Kindi veya tam adıyla Ebū-Yūsuf Ya’kūb ibn Ishāk el-Kindī (Arapça:أبو يوسف يعقوب بن إسحاق الصبّاح الكندي (801?-866?). Abbasihalifelerinden özel ilgi ve destek gören Kindi, astronom ve astrolog olarak sarayda müneccimlik görevini de yürüttü. Ayrıca halife Mu’tasım’ın oğlu Ahmed’in eğitimini üstlendi. Kindi eserlerinin önemli bir kısmını aralarında hoca-talebe ilişkisinin ötesinde dostluğa dayanan bir yakınlık bulunan bu veliahdın isteği üzerine kaleme almış ve itlaf etmiştir. Ortaçağ Avrupası’nda “Alkindus” adıyla tanınan, ilk İslam filozofudur. Felsefesinde, Platon, Aristoteles ve Plotinus’un görüşlerinin bir sentezini yapmıştır. Felsefenin yönteminin kanıtlama, kanıtlamanın hedefinin maddeye biçim kazandıran özleri bilmek, felsefenin amacının ise Tanrı’ya erişmek olduğunu öne süren El-Kindi’ye göre, felsefi bilginin ilk basamağı akıl yürütmedir. İnsanın akılyürütme yoluyla adım adım basitten bileşiğe ve en yetkin olana doğru yükseldiğini öne süren filozof, varlığa akılcı bir açıdan yaklaştığı için, Allah’ın özüne ait sıfatları inkar etmiştir. Allah’ın sıfatlarının ancak olumsuz bir biçimde bilinebileceğini savunan El-Kindi’ye göre, Tanrı mutlak Bir’dir. Mutlak varlık olması nedeniyle, Mutlak Bir’in şekli, niteliği, niceliği, maddesi yoktur ve O göreli bir varlık değildir.
Soylu bir ailenin çocuğu olarak Kûfe’de doğdu. Dedesi Eş’as, Güney Arabistan’ın en büyük kabilelerinden biri olan Kinde’nin hükümdarıydı. Müslüman olduktan sonra kabilesinin ileri gelenleriyle Kûfe’ye yerleşmişti.
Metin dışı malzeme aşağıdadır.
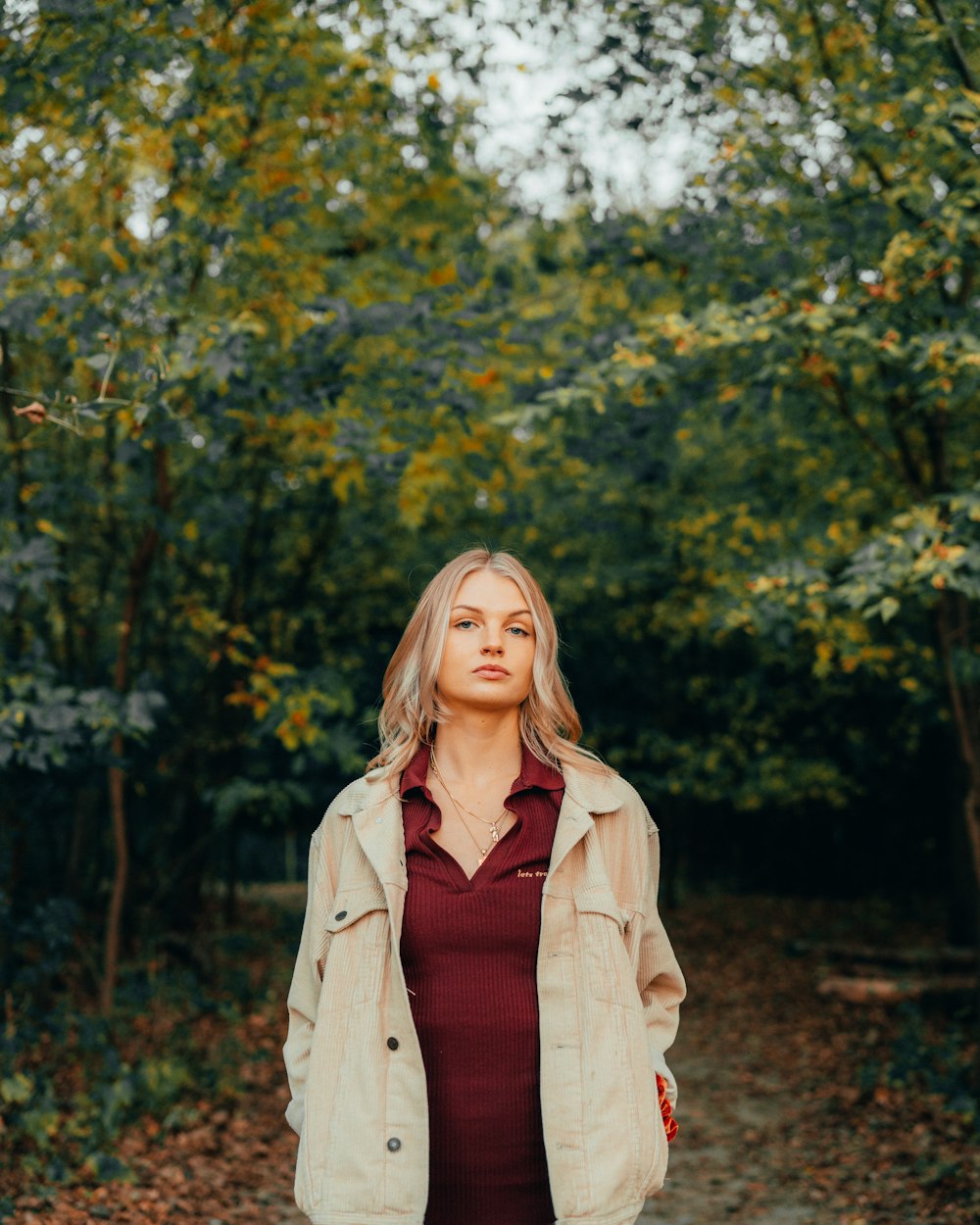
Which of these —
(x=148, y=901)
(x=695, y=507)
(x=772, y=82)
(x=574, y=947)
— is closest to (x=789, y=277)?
(x=772, y=82)

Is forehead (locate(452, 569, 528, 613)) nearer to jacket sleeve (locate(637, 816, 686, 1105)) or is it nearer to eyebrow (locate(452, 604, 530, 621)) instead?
eyebrow (locate(452, 604, 530, 621))

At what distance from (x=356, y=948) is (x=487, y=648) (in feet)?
2.01

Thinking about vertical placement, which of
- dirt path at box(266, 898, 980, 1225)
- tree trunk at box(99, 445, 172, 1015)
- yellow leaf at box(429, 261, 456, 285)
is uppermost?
yellow leaf at box(429, 261, 456, 285)

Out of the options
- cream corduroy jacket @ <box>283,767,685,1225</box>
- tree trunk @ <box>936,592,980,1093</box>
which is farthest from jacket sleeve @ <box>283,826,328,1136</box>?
tree trunk @ <box>936,592,980,1093</box>

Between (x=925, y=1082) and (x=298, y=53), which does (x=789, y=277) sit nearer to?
(x=298, y=53)

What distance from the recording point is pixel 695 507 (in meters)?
9.99

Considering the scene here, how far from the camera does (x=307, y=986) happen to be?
7.36ft

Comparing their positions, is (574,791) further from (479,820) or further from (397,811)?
(397,811)

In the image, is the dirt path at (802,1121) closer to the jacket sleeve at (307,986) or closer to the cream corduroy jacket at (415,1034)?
the jacket sleeve at (307,986)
Babası İshak b. es-Sabbah yıllarca Kûfe valiliği yaptı.
Kindi’nin doğum tarihi gibi ölüm tarihi konusunda net bir bilgi yoktur. Filozofun vefat ettiği tarih olarak 860, 869, 870 ve 873 gibi farklı tarihler ortaya çıkıyorsada Mustafa Addurrâzık bazı gerekçeler göstererek Kindi’nin 866 tarihinde ölmüş olabileceğini belirtmiştir. Kimi kaynaklarda ölüme sebep olan hastalıkların olduğu ve filozofun kronik romatizmal rahatsızlığından dolayı vefat etmiş olabileceğini söylemektedirler.(Kaya, 2002:3-6)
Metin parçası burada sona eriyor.